On the last trading day (11th), due to thWhen will the next precious metals market open?e continued high volatility of US stocks and the increased market expectations of the Fed's early interest rate hike, the trend of precious metals such as gold was weak, and the fourth consecutive trading day fell. Data information shows that as of the close, London Gold fell by US$9.2 to US$1239.85, the lowest closing price since January 22, with a decrease of 0.74%; spot silver reported closing at US$18.69, a decrease of US$0.24, a decrease of 1.27%, in June The lost land recovered has been lost.
They know better than anyone that hedge funds need to sell gold to raise funds to make up for foreign exchange investment losses.
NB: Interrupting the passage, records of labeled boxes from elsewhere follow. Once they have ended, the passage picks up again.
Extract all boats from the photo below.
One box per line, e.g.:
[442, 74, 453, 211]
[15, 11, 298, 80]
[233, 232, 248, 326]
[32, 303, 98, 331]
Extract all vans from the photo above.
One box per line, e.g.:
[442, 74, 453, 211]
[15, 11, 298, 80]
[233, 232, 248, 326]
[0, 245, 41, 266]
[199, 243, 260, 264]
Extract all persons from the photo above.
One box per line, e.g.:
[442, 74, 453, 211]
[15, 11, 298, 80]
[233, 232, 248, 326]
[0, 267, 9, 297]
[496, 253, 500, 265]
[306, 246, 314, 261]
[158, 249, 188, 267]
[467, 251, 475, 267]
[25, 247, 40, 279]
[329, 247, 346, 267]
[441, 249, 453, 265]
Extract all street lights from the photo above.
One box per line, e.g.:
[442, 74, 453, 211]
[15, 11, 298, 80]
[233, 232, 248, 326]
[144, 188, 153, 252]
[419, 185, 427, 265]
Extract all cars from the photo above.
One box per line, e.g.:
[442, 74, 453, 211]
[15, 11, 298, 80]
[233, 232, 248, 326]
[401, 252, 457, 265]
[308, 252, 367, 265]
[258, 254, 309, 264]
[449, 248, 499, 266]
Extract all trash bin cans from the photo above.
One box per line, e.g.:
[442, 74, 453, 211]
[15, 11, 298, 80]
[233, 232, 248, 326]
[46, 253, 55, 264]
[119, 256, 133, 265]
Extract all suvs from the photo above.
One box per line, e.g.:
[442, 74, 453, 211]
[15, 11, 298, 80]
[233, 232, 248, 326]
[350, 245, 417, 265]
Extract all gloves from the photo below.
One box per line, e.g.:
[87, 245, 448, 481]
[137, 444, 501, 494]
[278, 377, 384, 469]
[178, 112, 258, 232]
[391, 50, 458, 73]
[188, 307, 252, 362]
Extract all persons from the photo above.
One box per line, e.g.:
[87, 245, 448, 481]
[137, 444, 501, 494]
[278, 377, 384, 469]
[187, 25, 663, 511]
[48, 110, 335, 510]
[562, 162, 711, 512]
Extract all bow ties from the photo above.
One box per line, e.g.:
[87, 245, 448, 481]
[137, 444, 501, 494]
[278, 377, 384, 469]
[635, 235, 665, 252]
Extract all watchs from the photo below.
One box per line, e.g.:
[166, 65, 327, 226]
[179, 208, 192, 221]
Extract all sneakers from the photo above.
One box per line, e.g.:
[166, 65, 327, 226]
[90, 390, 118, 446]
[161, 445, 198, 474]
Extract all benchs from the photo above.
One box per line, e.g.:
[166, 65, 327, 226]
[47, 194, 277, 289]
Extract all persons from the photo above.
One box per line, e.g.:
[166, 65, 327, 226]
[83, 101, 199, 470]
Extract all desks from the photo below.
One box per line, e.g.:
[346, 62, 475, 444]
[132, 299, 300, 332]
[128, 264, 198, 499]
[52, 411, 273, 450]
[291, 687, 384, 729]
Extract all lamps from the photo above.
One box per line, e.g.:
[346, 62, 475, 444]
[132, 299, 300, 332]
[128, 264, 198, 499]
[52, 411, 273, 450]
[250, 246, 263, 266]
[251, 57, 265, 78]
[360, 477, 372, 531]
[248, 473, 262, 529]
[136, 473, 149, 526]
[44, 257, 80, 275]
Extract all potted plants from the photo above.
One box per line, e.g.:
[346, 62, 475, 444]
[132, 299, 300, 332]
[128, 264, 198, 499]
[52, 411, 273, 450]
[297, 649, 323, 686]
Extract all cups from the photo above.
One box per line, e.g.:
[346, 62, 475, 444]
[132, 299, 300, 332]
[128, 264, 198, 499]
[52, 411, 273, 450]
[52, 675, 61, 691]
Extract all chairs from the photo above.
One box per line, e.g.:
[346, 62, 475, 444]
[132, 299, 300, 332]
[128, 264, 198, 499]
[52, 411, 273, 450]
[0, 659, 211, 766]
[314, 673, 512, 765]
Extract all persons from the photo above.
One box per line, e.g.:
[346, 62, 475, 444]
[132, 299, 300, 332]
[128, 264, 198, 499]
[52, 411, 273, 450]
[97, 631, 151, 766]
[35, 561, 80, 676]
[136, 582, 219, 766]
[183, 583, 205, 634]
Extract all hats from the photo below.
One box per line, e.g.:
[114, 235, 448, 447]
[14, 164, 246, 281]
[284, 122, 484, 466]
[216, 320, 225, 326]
In Zhang Gang's view, speculative short selling of gold is their biggest source of profit. The price of COMEX gold futures in December has fallen by more than 4.5% in the past 48 hours.
Societe Generale (Societe Generale) on Monday (June 17) lowered its expectations for international spot gold prices, and expected the price of gold to fall to US$1,200 per ounce at the end of the year. The bank pointed out that the reason for lowering its gold price expectations was the international gold price not long ago. The price drop exceeded its previous forecast.
However, judging from the recent disk market, gold is facing a process of digestion after continuous sharp declines. Many industry insiders have judged that in the short term, gold will enter a volatile market. According to the view from the Mid-term Research Institute, technically speaking, the downward channel for gold has been opened, and the downward trend is still possible after short-term shocks. Of course, if Greece’s expenditure saving plan fails to pass, the European debt will deteriorate further, and the price of gold will certainly stop falling and rebound under the influence of risk aversion. In terms of operation, we recommend investors to wait and see for the time being.